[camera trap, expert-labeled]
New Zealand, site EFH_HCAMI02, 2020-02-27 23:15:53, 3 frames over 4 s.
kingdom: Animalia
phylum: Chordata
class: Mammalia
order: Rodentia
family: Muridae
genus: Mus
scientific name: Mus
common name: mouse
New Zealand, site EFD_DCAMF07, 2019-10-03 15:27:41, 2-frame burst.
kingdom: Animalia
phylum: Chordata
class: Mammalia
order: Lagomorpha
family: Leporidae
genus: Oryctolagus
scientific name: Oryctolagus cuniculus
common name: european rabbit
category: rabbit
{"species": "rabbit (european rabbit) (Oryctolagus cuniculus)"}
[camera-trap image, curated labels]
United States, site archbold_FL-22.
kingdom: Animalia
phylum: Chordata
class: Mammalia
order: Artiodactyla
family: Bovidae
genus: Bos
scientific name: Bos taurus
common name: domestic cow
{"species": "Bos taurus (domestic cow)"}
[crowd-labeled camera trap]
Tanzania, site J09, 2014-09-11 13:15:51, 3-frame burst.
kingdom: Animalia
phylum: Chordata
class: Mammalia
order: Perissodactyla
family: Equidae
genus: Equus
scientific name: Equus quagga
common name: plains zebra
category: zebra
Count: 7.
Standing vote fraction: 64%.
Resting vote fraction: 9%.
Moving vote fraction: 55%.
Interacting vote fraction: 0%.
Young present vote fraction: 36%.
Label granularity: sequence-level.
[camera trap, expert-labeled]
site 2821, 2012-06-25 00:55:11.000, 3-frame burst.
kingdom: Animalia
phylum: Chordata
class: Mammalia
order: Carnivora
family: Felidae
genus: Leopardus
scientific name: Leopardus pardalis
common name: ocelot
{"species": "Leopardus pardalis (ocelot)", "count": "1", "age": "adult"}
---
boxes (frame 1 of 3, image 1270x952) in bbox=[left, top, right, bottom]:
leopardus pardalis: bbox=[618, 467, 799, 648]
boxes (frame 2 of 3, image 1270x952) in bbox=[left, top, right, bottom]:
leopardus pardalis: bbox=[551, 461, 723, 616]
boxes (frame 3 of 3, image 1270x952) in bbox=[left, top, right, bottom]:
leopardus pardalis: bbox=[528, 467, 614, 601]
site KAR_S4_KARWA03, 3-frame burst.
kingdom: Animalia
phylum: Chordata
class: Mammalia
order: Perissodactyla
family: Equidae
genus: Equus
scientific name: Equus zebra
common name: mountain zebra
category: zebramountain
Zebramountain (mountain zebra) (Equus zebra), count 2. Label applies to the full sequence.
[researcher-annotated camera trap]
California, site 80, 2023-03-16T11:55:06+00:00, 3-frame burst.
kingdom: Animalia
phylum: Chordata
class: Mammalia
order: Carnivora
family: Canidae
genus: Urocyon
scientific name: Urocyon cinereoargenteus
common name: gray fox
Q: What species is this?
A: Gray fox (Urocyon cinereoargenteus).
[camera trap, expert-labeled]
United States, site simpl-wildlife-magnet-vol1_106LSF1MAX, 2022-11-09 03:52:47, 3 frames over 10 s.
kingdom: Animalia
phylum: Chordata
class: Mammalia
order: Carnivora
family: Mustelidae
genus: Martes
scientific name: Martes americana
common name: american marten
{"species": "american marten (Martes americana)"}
......
## [PROMPT]
Look over the listing above and copy each line that contains "United".

## [TASK SOLUTION]
United States, site archbold_FL-22.
United States, site simpl-wildlife-magnet-vol1_106LSF1MAX, 2022-11-09 03:52:47, 3 frames over 10 s.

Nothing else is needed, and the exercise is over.